Show that for ANY data set, the sum of the positive deviations from the eman must be exactly equal to the sum of negative deviations from the mean?

I can work this out when subbing in values, but can anyone prove it with formulae?
• Mar 22nd 2009, 05:25 AM
HallsofIvy
Quote:

Originally Posted by mibamars
Show that for ANY data set, the sum of the positive deviations from the eman must be exactly equal to the sum of negative deviations from the mean?

I can work this out when subbing in values, but can anyone prove it with formulae?
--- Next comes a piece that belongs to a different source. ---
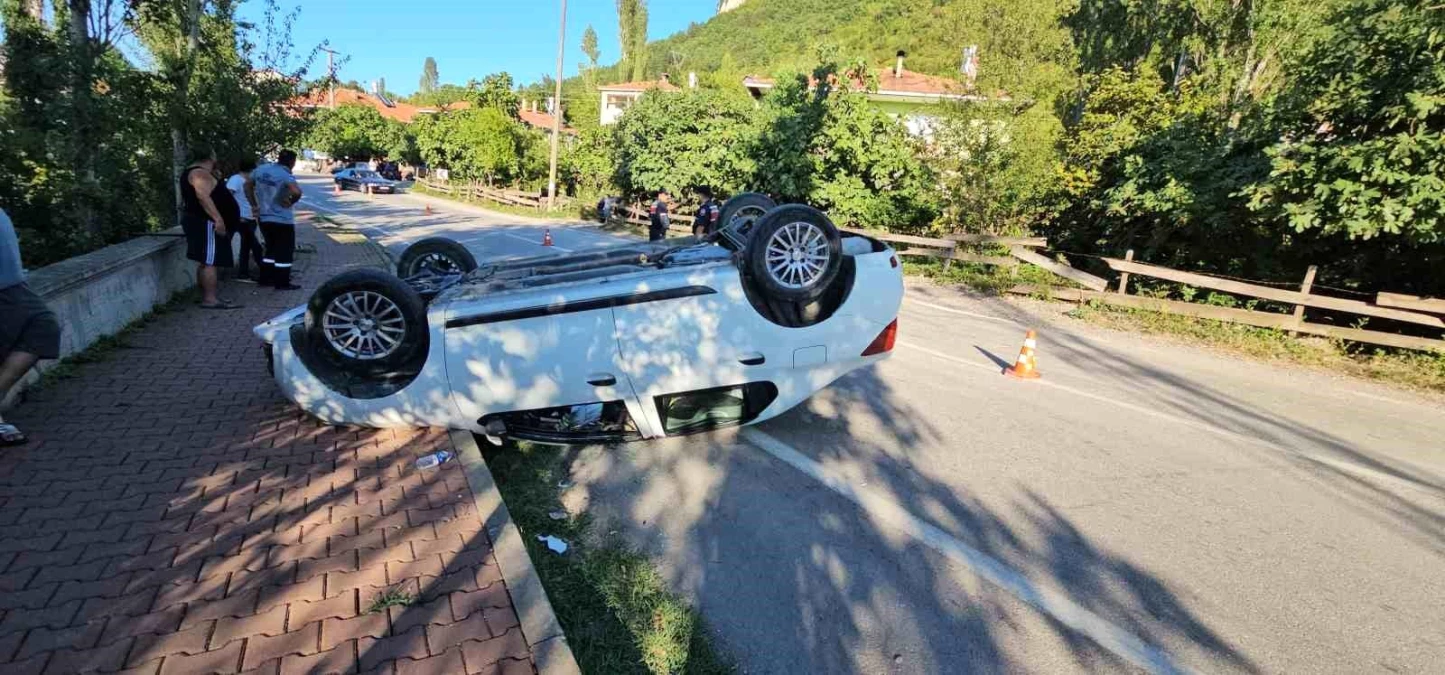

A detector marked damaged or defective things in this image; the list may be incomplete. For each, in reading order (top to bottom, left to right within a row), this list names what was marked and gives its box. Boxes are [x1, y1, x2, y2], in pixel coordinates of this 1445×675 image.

I presume that by "deviation from the mean" you mean simply the value minus the mean.: $x_i- \mu$. Mean itself is defined by $\mu= \frac{\sum x_i}{n}$ so the sum of deviations is $\sum (x_i-\mu)= \sum x_i- \sum \mu$. But $\mu$ is a constant so $\sum \mu= n\mu=n\frac{\sum x_i}{n}= \sum x_i$. Putting those together, $\sum (x_i- \mu)= \sum x_i- \sum x_i= 0$. Since that sum is 0, the negative values and positive values must cancel.